To the point: Can a robot be arrested? Technically, an arrest occurs when a person is forcibly but lawfully detained. Of course, one can forcibly detain a robot – we’ve seen that done in many science fiction movies. Abbott was talking specifically about how criminal law should apply to actions taken by artificial intelligence (AI) powered machines and systems. The better question is: Does it make sense to apply criminal laws to the actions of AI systems?

Robot Drivers

Abbott presents a simple situation to consider the criminal liability of AI systems: the driverless taxi. First, he suggests: “If an Uber runs me over, that may be a [civil case], but it’s a criminal law [case] if the person driving the Uber was trying to run me over.” The law treats the situation as civil “negligence” when the harm results from the driver’s failing to act reasonably and take reasonable care. The same situation is deemed “criminal” – a serious felony – when the driver either acted recklessly or actually intended to cause that kind of harm. 

What if a driverless taxi runs over a human? We might just assume the AI system either malfunctioned or just wasn’t programmed adequately. That assumption doesn’t cover all possibilities, however.
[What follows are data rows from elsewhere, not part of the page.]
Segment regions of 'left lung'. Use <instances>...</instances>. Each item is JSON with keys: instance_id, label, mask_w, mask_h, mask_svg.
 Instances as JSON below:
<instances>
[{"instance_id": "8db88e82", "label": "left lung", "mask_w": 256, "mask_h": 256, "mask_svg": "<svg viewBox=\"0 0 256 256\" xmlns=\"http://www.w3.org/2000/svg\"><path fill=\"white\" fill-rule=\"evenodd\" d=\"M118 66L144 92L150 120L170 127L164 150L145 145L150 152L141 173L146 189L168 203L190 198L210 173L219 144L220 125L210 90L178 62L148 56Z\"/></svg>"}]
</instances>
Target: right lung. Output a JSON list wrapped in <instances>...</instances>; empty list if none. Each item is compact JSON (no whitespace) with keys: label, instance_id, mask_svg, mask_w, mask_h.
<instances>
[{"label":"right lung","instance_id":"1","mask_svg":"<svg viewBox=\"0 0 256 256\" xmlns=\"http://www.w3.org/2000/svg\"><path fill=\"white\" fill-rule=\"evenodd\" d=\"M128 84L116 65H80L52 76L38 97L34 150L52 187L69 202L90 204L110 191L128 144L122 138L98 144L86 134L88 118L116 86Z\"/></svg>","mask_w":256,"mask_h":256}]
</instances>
It is possible to program a pilotless drone missile to target and destroy an occupied building. Indeed, it is standard practice to program unmanned military devices to kill people and destroy things. 
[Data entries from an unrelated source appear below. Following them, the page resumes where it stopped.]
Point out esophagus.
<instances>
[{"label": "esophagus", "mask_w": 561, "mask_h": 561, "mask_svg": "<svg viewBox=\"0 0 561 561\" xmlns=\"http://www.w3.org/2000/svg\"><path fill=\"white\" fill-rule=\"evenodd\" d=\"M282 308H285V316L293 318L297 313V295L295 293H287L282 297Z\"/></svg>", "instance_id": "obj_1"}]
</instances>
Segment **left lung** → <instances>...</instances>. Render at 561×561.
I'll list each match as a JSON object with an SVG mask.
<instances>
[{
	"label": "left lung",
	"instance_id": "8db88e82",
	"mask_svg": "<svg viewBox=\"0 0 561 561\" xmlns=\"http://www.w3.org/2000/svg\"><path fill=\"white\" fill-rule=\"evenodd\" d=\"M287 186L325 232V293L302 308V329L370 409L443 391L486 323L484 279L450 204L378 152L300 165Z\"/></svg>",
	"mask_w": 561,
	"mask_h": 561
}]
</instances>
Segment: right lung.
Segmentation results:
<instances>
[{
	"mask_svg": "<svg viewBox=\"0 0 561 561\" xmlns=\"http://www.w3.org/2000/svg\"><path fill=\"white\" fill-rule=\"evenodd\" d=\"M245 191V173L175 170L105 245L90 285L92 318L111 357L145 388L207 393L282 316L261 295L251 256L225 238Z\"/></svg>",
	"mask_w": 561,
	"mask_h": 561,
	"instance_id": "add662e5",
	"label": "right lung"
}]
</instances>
Therefore, a taxi could conceivably be programmed to run down people on occasion. Or a driverless taxi could be directed by human electronic messages to run down people or crash into targets. We must think about the possibilities of criminal robots.
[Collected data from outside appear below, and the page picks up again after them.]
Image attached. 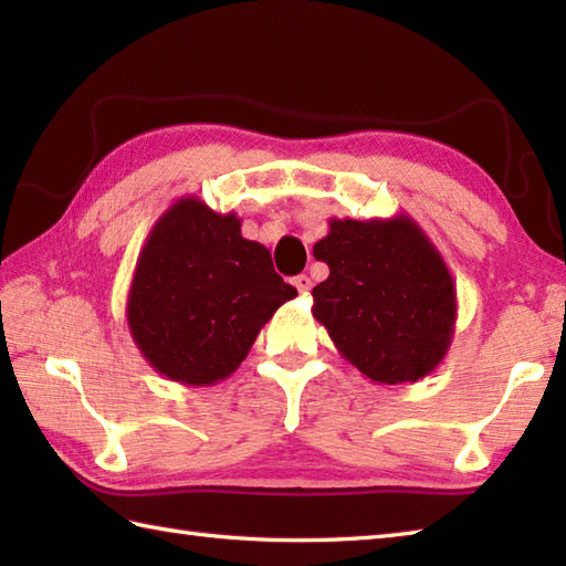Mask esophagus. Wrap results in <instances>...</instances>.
Returning <instances> with one entry per match:
<instances>
[{
    "label": "esophagus",
    "instance_id": "34e87169",
    "mask_svg": "<svg viewBox=\"0 0 566 566\" xmlns=\"http://www.w3.org/2000/svg\"><path fill=\"white\" fill-rule=\"evenodd\" d=\"M294 286L298 290V294H308L311 292V276H306V274H298V276H294Z\"/></svg>",
    "mask_w": 566,
    "mask_h": 566
}]
</instances>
Blame Follows Mental State

Abbott points out that criminal law cares not only about what was done, but why it was done. Most crimes contain a mental state element. If you hit a person with a bat, the question is: what was your mental state? 

  • Did you know what you were doing? (Knowledge
  • Did you intend your action? (General intent
  • Did you intend to cause the harm with your action? (Specific intent
  • Did you know what you were doing, intend to do it, know that it might hurt someone, but not care a bit about the harm your action causes? (Recklessness)

Criminal law looks to identify the actor, decide whether the actor is blameworthy, punish the wrongful actor, and deter that actor and anyone else from committing the same wrong. When a driverless AI car hits a person, for example, who is the wrongful actor?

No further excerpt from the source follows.